#### WRITTEN TASKS:
(a) In the LC circuit thread, what output impedance does the signal source have?
(b) Please return a passage from the LC circuit thread word for word, beginning at the words "And here below" and stopping after "and falling edges?".
(c) State whether each statement agrees with the LC circuit thread, answering yes or no and quoting the deciding words: (i) The 10 kHz square-wave input gives a sinusoidal output. (ii) The ringing output comes from a 10 kHz square-wave input. (iii) The square-wave input has an amplitude of 1V.

* start TEXT PASSAGE *

# A question about ringing phenomena and resonance

Below is an LC circuit fed by a 1V 10kHz square-wave. As you see the output is a sinusoid, which would be max. if it were produced by an input at resonance frequency.

And here below the same circuit's output for a 10Hz square-wave input. As you see the output is a ringing signal which looks like a damped oscillation at resonance frequency.

Why is ringing occurring here for square-wave inputs at only low frequencies? And is there a relation between Gibbs phenomena and ringing? And why ringing occurs near the rising and falling edges?

Below is an LC circuit fed by a 1V 10kHz square-wave. As you see the output is a sinusoid

A signal source that produces a 10 kHz square wave will continue to produce precisely that square wave when connected across a parallel tuned circuit. It does that because it is a signal source and has zero ohms output impedance and, if necessary, will supply infinite current to sustain itself.

* end TEXT PASSAGE *
* start STORED DATA *

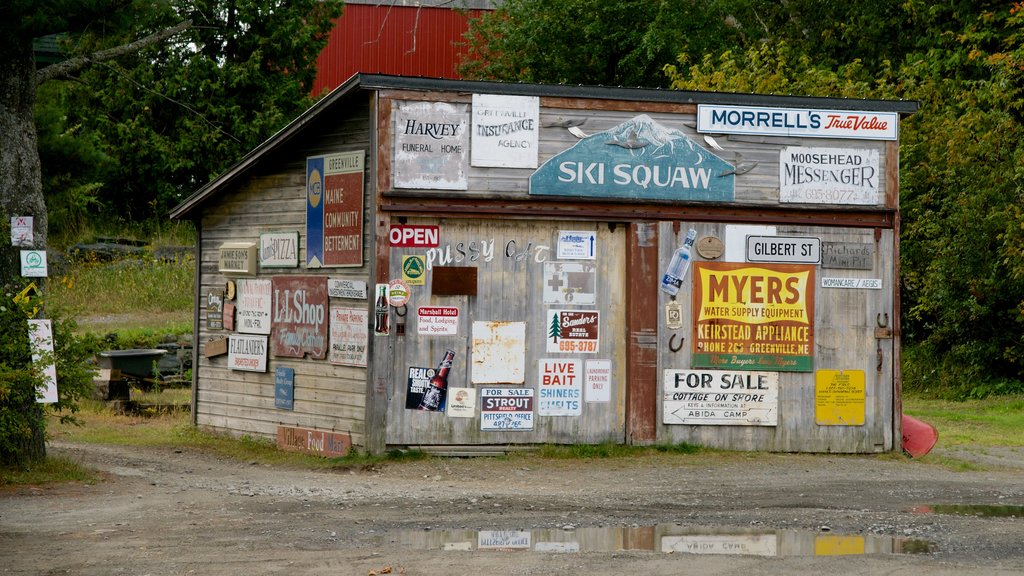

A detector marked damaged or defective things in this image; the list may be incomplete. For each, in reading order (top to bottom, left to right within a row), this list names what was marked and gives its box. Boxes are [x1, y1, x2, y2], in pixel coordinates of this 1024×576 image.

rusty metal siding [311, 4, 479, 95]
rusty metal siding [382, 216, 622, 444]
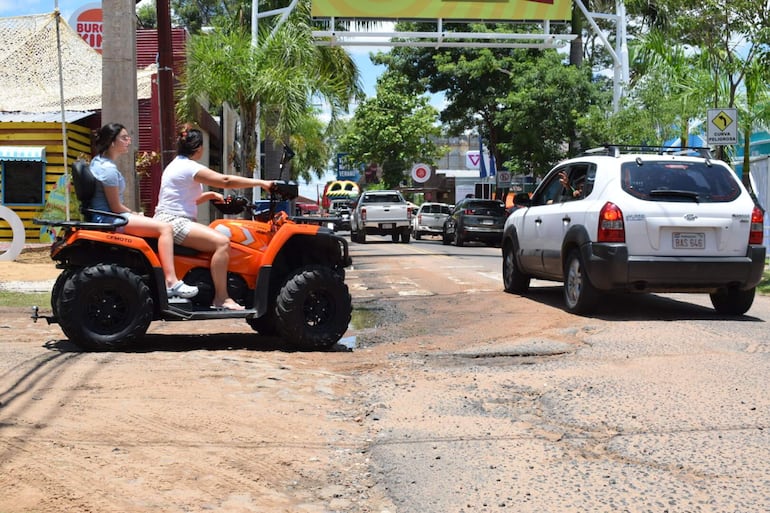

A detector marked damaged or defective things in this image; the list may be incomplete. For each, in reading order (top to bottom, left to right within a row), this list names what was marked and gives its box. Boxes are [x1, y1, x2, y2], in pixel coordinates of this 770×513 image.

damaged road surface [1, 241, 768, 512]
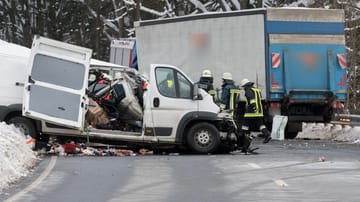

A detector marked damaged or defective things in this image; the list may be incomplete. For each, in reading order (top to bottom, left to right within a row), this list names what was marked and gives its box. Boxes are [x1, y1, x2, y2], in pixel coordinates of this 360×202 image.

* end STORED DATA *
* start STORED DATA *

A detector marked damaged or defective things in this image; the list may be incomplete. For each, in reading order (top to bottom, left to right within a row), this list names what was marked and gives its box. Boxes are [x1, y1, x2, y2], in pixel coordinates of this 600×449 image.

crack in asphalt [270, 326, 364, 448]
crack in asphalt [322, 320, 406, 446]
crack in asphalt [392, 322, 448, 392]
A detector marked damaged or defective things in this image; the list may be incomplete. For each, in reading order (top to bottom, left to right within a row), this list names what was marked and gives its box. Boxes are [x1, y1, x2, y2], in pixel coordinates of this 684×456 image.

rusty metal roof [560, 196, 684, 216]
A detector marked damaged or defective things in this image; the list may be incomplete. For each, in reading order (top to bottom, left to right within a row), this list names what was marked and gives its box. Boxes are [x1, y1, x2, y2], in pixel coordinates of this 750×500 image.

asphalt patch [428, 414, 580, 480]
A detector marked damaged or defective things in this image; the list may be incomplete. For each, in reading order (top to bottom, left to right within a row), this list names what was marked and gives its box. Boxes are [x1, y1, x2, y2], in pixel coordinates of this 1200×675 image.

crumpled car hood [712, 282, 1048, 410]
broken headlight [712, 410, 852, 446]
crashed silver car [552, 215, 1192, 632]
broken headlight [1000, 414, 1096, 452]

* end STORED DATA *

#### THE RESPONSES:
(a) Zero ohms.

(b)
And here below the same circuit's output for a 10Hz square-wave input. As you see the output is a ringing signal which looks like a damped oscillation at resonance frequency.

Why is ringing occurring here for square-wave inputs at only low frequencies? And is there a relation between Gibbs phenomena and ringing? And why ringing occurs near the rising and falling edges?

(c)
(i) Yes: "Below is an LC circuit fed by a 1V 10kHz square-wave. As you see the output is a sinusoid"
(ii) No: "And here below the same circuit's output for a 10Hz square-wave input. As you see the output is a ringing signal"
(iii) Yes: "fed by a 1V 10kHz square-wave"